Manisa'da yaşıyoruz. Her gün çok sayıda bıçak yaralama ve kurşunlanma duyuyoruz. Diğerleri cabası.
Ülkemizin durumu ne yazık ki... Rahmetli Demirel'in dediği gibi Enflasyonun toplumu çürütmesini iliklerimize kadar yaşıyoruz.
Ülkede sokaklarda artık herkes ciddi bir güvenlik endişesi taşımaya başladı ne yazık ki.
Adi vakalar denilen kriminal suçlarda artış ve bu suçlara tevessül edenlere karşı kanuni yaptırımlardaki yetersiz kalma durumu, caydırıcılıktan uzak olması maalesef herkesin artık gözünü korkutuyor.
Manisa'da yaşıyoruz. Her gün çok sayıda bıçak yaralama ve kurşunlanma duyuyoruz. Diğerleri cabası.
Tas kafa traşlı tipler, punk özentisi kıyafetli kızlar sürekli yüksek kafalarla ve emanetli gezerek hem suç çoğaltıyorlar hem de toplumda korku salıyorlar.
Bu tiplerin hepsinin ortak özelliği haplı olmaları yani kontrolsüz ve kontrol edilemez halde dolaşmaları.
Çok ucuz ve kolay bulunabilir olmasından dolayı sentetik hap kullanımının algoritmaları yıkan kullanım oranı artışı ve kullanım yaşının düşmesi toplum için çok ciddi bir tehdit haline geldi.
Adi suçları işleyenlerin neredeyse tamamı bu hapları kullananlar veya olay sırasında haplı olanlar.
Ekonomik ve teolojik gerekçelerle alkollü içeceklerin belirli bir gelir grubu için ulaşılamaz olması maalesef sentetik hap kullanımını istemeden de olsa teşvik ediyor.
Gelir düzeyi düşük yerleşimlerde ve mahallelerde durum artık çok daha vahim.
Eskiden bu haplar yoktu, Esrar erişimi zordu. Parası olmayan köpek öldüren şarabı içerdi.

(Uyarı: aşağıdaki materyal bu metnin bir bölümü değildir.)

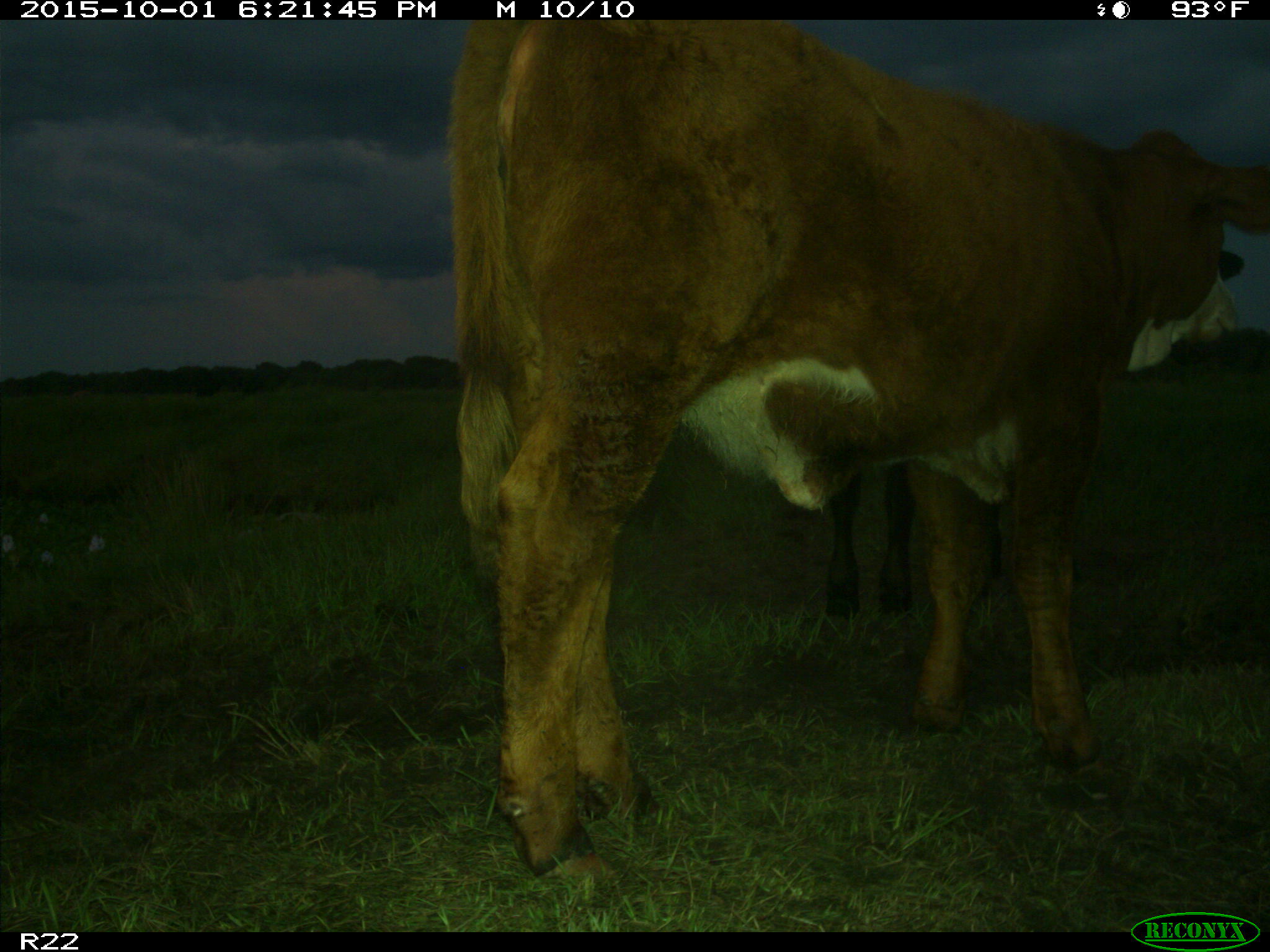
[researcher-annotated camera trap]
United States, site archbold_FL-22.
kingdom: Animalia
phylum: Chordata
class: Mammalia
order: Artiodactyla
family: Bovidae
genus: Bos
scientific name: Bos taurus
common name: domestic cow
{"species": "Bos taurus (domestic cow)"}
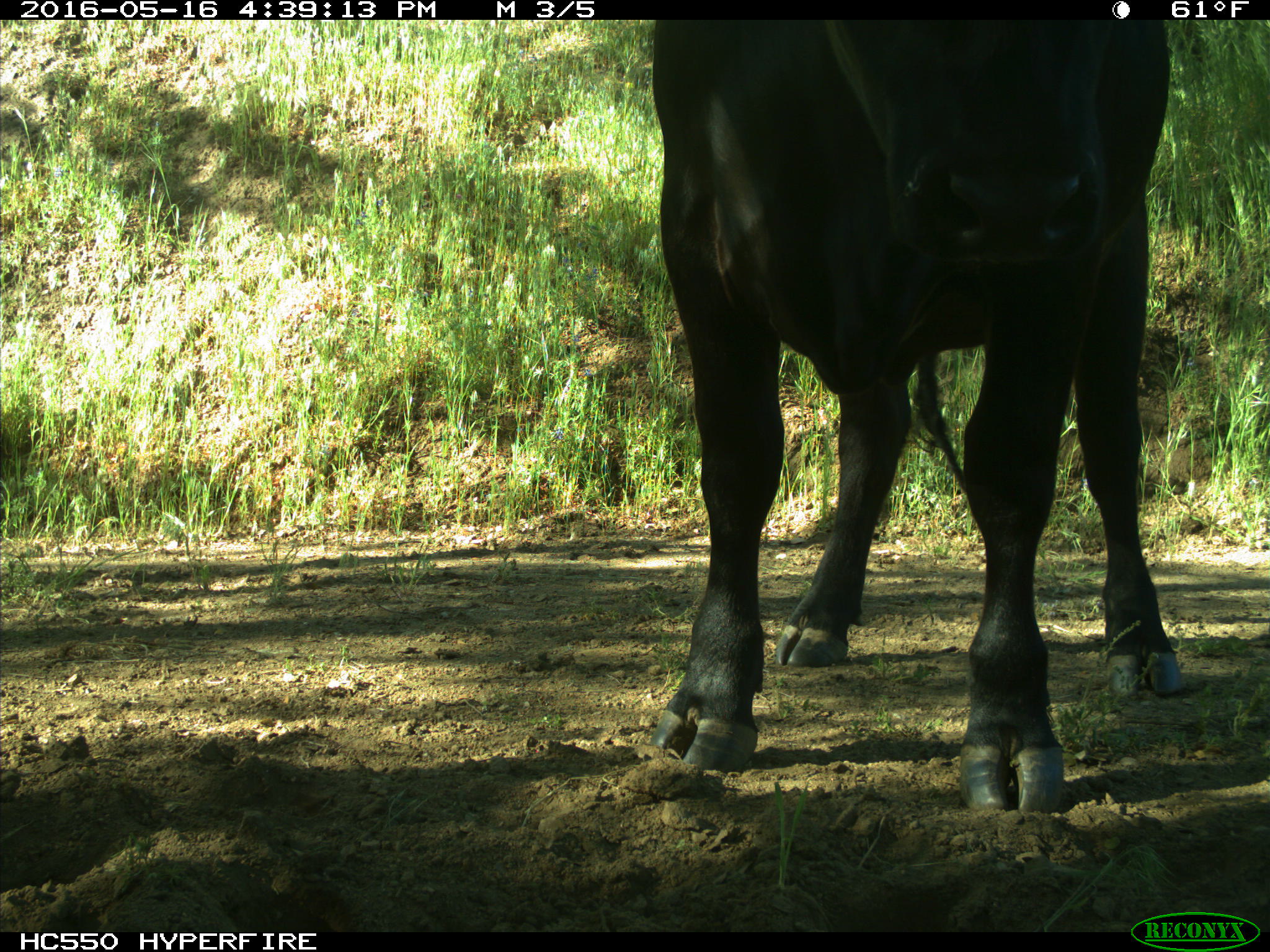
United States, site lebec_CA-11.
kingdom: Animalia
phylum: Chordata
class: Mammalia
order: Artiodactyla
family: Bovidae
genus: Bos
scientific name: Bos taurus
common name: domestic cow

Artık Köpek Öldüren şarabı bile kalmadı.
Şimdi bira bile alamayanlar hap alıyor, hapın esiri kölesi oluyorlar.
O haplı kafa ile de kuralsız ve korkusuz hatta bilinçsiz bir hale geliyor.
Suç makinesine dönüşüyorlar.
Yoksa 19 yaşında bir çocuğun 26 tane sabıkası olmasını nasıl açıklayabilirsiniz ?
Sokakların ve toplumun güvenliğini sağlamanın ilk yolu artık bu hapların ticaretini önlemek ve erişimi kesmek. Bu açıdan toplumu baz aldığımız zaman Özgür Özel'in alkollü içecekleri ucuzlatma vaadi gayet yerinde ve olması gereken bir şey.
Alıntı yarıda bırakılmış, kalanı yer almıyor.